SON DAKİKA HABERLER : Yükleniyor.....

İTALYAN OYUNU: Nesil ve umut

İtalyan Oyunu | 04.02.2020 16:51

Ant Arın Şermet, İtalya Serie A’da 22. haftanın heyecanını kaleme aldı. De Zerbi’nin Sassuolo’su, Milan'ın Maldini'leri...

Ant Arın SERMET Ant Arın SERMET
İTALYAN OYUNU: Nesil ve umut

UEFA Avrupa Ligi’ne katılma hayalini gerçekleştirmeye çalışan Cagliari ile Parma’nın mücadelesini izledik.

Parma’da kalede Luigi Sepe’nin ve kanatta Gervinho’nun eksikliği fazlasıyla hissedilirken Cagliari, harika sezon başlangıcından sonra bir türlü istediği galibiyet serisini yakalayamadı.
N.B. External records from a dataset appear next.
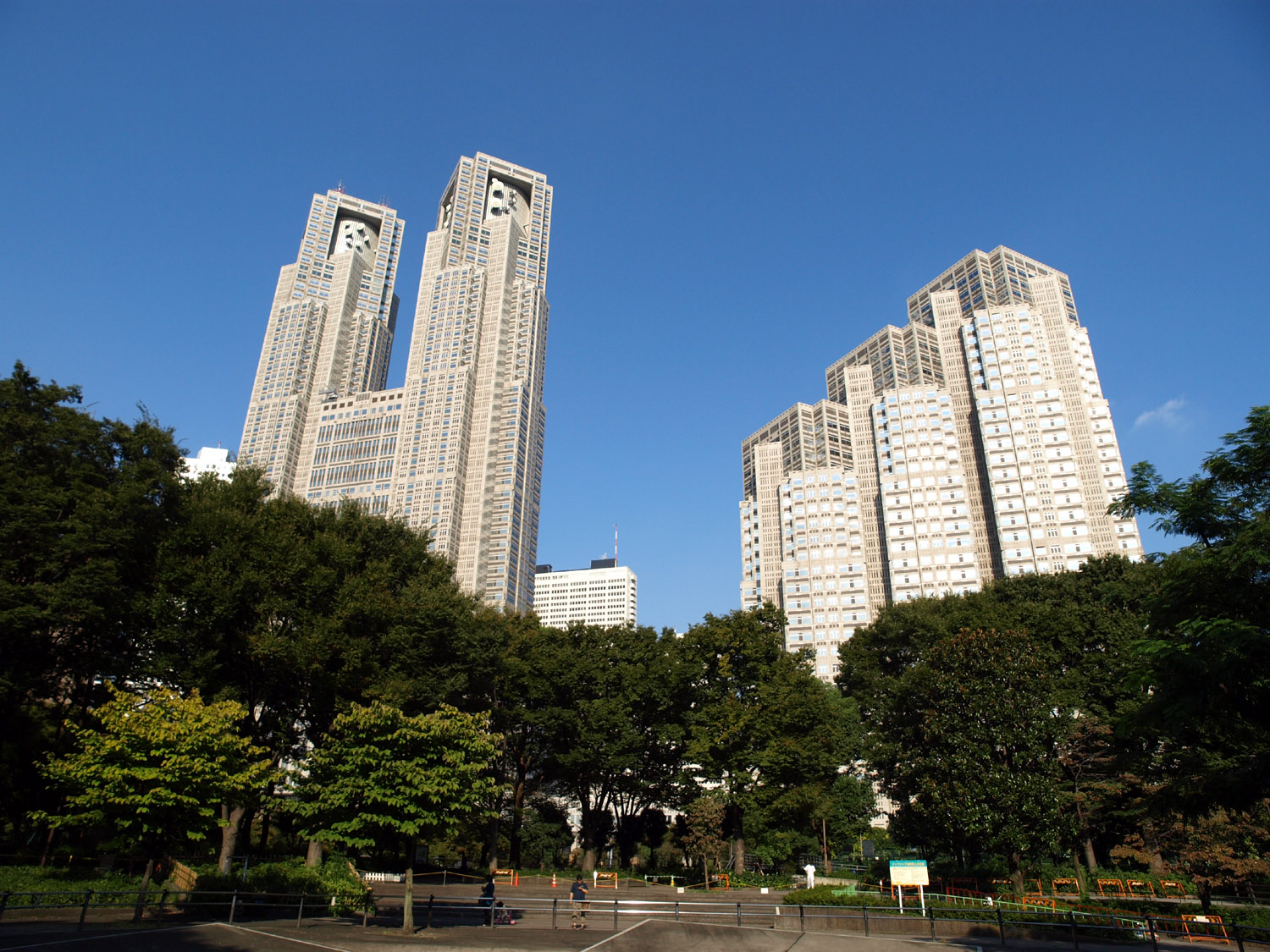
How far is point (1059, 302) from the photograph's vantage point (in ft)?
403

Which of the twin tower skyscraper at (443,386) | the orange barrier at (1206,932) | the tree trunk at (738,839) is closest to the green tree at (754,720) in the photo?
the tree trunk at (738,839)

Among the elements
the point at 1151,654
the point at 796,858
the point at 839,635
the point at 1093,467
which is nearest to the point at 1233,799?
the point at 1151,654

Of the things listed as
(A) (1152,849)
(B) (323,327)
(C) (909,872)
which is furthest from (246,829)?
(B) (323,327)

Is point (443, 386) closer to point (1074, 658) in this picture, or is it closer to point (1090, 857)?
point (1074, 658)

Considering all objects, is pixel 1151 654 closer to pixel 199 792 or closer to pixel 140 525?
pixel 199 792

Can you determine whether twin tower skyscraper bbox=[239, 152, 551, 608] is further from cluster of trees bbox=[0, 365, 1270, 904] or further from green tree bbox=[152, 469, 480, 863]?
green tree bbox=[152, 469, 480, 863]

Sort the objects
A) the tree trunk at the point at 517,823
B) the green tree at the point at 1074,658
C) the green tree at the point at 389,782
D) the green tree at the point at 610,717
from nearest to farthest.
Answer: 1. the green tree at the point at 389,782
2. the green tree at the point at 1074,658
3. the green tree at the point at 610,717
4. the tree trunk at the point at 517,823

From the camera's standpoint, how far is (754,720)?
4259 cm

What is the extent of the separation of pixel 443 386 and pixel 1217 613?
432ft

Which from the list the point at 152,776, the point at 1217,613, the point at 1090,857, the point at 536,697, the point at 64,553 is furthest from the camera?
the point at 536,697

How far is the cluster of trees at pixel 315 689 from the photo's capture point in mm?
20703

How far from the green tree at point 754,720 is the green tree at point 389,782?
930 inches

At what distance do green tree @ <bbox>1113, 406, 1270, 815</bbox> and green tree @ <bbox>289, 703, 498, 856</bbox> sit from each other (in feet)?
55.0

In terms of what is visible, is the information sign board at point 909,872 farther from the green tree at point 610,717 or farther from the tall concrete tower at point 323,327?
the tall concrete tower at point 323,327
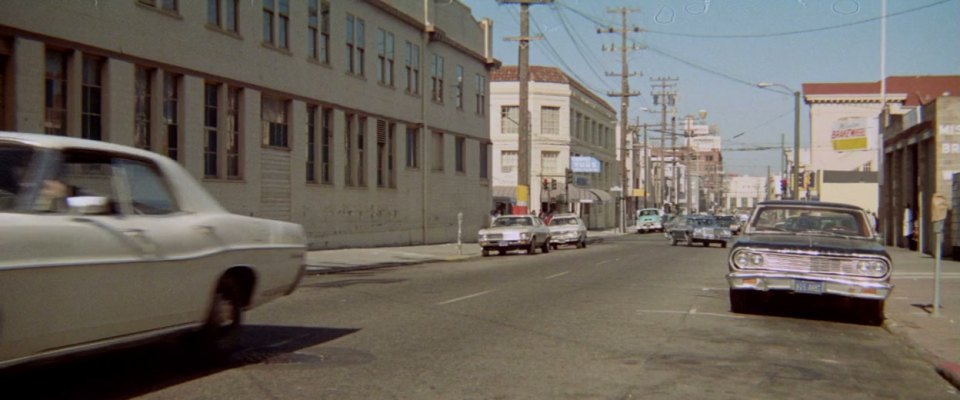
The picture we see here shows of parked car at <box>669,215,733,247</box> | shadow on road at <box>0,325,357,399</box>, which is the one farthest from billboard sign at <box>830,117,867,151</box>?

Eksik rakibi karşısında yarım adımlık bir farkla dahi olsa daha üstün ekipti ve bu şekilde son dakikalara üstünlükle girdi. İtalya’nın yetiştirdiği en potansiyelli sol beklerden biri olan Luca Pellegrini’nin enfes performansı da bu üstünlüğü destekledi. Ama son dakikada soldan gelen nefis ortaya soğukkanlı bir kafa vuruşu yapan Cornelius, 2-2’lik skoru tayin etti.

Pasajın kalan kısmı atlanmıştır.